Of course, approval also expands reimbursement, which increases use among physicians.

Beating the Standard
The MS-325 FDA trials compared contrast-enhanced MRA using MS-325 to noncontrast 2-D time-of-flight MRA and used catheter angiography as the standard of reference. Researchers examined the techniques in three arteries throughout the body: the aortoiliac, renal, and pedal arteries. Data on that study presented at RSNA found that contrast-enhanced MRA outperformed MRA without contrast and provided imaging results similar to the catheter angiography standard.

Yucel quickly added that even catheter angiography is not an especially impressive standard.

“As it turns out, one thing we learned in phase 2 is that x-ray angiography is a problematic standard,” Yucel said. “We learned that by looking at x-ray angio and having different readers look at the same film, we found how often they agreed…”

Or didn’t agree, as too often happens.

“…If you have a standard where reader A and reader B agree only 85% of the time and you have a test that’s as good as x-ray, those readers are only going to agree 85% of the time,” he added. “The real gold standard of these tests is interreader agreement. That’s the target. Using that standard, the results were the same with the agent as with x-ray.” Improving angiography accuracy is another area where contrast-enhanced MRA might someday improve on current techniques.

Drawbacks, Too
While MRA is less invasive than traditional catheter angiography, there are still several drawbacks to MRA techniques, including lengthy image acquisition time, the inability to image blood vessel calcification, and the inability to show 3-D views including both blood vessels and bones. MRA also has all the standard MRI limitations regarding pacemakers, ferrous metal implants, and claustrophobia issues in long-bore systems.

CT angiography (CTA) is another angiography option that in some ways falls between catheter angiography and MRA. The newly approved 64-slice CT units (as well as 32- and 40-slice models) are being widely investigated as alternatives to cardiac catheterization. Because no catheter is used, CTA offers a less invasive and more patient-friendly procedure. In CTA, contrast is injected into a vein—considered a technically less difficult procedure with a lower risk of complications than arterial injections. Patients typically leave the facility and resume normal activities immediately following a CTA procedure. And CT exams clearly show calcium deposits. On the downside, CT contrast agents are iodine-based (like x-ray angiography agents) and the patient is also exposed to ionizing radiation during CTA.

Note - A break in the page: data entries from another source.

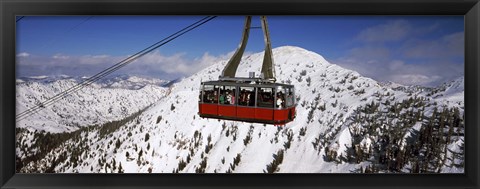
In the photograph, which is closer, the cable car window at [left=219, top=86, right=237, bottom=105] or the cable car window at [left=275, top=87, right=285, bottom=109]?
the cable car window at [left=275, top=87, right=285, bottom=109]

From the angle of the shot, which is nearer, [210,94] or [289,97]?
[289,97]

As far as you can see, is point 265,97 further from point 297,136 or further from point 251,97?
point 297,136

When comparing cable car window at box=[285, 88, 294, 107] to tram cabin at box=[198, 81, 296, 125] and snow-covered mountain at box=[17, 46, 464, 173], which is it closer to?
tram cabin at box=[198, 81, 296, 125]

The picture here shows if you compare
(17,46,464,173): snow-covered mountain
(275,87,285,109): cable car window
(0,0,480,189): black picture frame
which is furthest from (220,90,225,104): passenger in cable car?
(17,46,464,173): snow-covered mountain

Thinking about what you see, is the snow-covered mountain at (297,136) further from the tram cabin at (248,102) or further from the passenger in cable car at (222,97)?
the passenger in cable car at (222,97)
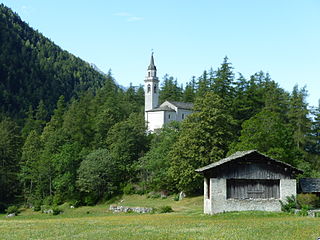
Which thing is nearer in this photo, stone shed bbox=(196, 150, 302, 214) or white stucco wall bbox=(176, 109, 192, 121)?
stone shed bbox=(196, 150, 302, 214)

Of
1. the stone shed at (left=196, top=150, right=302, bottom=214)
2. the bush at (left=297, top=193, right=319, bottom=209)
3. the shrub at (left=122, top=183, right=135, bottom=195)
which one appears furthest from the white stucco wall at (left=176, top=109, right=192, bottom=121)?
the stone shed at (left=196, top=150, right=302, bottom=214)

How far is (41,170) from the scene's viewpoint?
74.4m

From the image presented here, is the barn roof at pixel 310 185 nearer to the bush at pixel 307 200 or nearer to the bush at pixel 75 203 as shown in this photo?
the bush at pixel 307 200

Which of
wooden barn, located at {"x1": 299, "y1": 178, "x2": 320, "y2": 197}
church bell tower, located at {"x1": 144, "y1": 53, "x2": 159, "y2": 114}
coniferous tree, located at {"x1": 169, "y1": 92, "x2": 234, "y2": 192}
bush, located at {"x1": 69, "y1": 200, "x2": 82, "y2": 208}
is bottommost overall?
bush, located at {"x1": 69, "y1": 200, "x2": 82, "y2": 208}

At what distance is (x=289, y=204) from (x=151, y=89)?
63552mm

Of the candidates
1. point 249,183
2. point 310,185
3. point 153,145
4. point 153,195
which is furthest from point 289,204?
point 153,145

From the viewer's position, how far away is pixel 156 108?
94688mm

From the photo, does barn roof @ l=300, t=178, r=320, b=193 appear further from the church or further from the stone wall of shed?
the church

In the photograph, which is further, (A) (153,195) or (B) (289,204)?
(A) (153,195)

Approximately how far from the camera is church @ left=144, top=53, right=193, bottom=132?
92.7 metres

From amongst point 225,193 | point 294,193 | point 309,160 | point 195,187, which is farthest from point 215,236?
point 309,160

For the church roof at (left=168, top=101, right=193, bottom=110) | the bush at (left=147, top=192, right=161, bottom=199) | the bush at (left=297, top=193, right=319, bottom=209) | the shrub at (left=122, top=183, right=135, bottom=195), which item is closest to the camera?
the bush at (left=297, top=193, right=319, bottom=209)

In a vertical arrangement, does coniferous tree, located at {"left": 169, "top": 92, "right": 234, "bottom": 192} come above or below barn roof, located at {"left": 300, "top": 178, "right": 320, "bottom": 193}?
above

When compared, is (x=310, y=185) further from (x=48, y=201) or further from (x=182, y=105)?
(x=182, y=105)
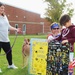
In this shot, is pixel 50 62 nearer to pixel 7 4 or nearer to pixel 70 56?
pixel 70 56

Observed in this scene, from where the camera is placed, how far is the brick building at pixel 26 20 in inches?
2207

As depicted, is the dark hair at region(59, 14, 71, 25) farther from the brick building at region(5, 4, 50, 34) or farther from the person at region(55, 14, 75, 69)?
the brick building at region(5, 4, 50, 34)

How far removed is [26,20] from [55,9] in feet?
40.8

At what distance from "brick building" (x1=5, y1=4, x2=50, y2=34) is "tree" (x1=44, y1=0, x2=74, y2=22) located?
27.6 feet

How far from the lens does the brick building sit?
56.1m

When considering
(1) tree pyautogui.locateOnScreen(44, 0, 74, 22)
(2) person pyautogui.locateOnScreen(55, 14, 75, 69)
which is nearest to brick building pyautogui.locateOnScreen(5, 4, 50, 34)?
(1) tree pyautogui.locateOnScreen(44, 0, 74, 22)

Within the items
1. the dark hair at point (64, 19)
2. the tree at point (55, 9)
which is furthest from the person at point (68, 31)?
the tree at point (55, 9)

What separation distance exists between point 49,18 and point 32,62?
43.4 metres

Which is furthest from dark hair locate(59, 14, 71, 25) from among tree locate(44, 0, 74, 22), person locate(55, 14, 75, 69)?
tree locate(44, 0, 74, 22)

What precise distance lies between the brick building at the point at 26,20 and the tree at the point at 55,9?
8398mm

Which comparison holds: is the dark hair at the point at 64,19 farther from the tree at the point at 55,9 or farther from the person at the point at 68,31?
the tree at the point at 55,9

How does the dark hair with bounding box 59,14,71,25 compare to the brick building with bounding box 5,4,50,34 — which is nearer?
the dark hair with bounding box 59,14,71,25

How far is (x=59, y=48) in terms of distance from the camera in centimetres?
520

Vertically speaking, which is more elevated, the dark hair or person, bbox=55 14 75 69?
the dark hair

While an approved contrast agent won’t automatically push MRA to the forefront, Yucel and other radiologists hope it will expand the opportunities to find out whether MRA merits pushing to the front line of angiography techniques. On their own, contrast agents won’t answer the questions about MRA’s future, but they might be the tool that makes learning those answers possible.

— Jim Knaub is editor of Radiology Today.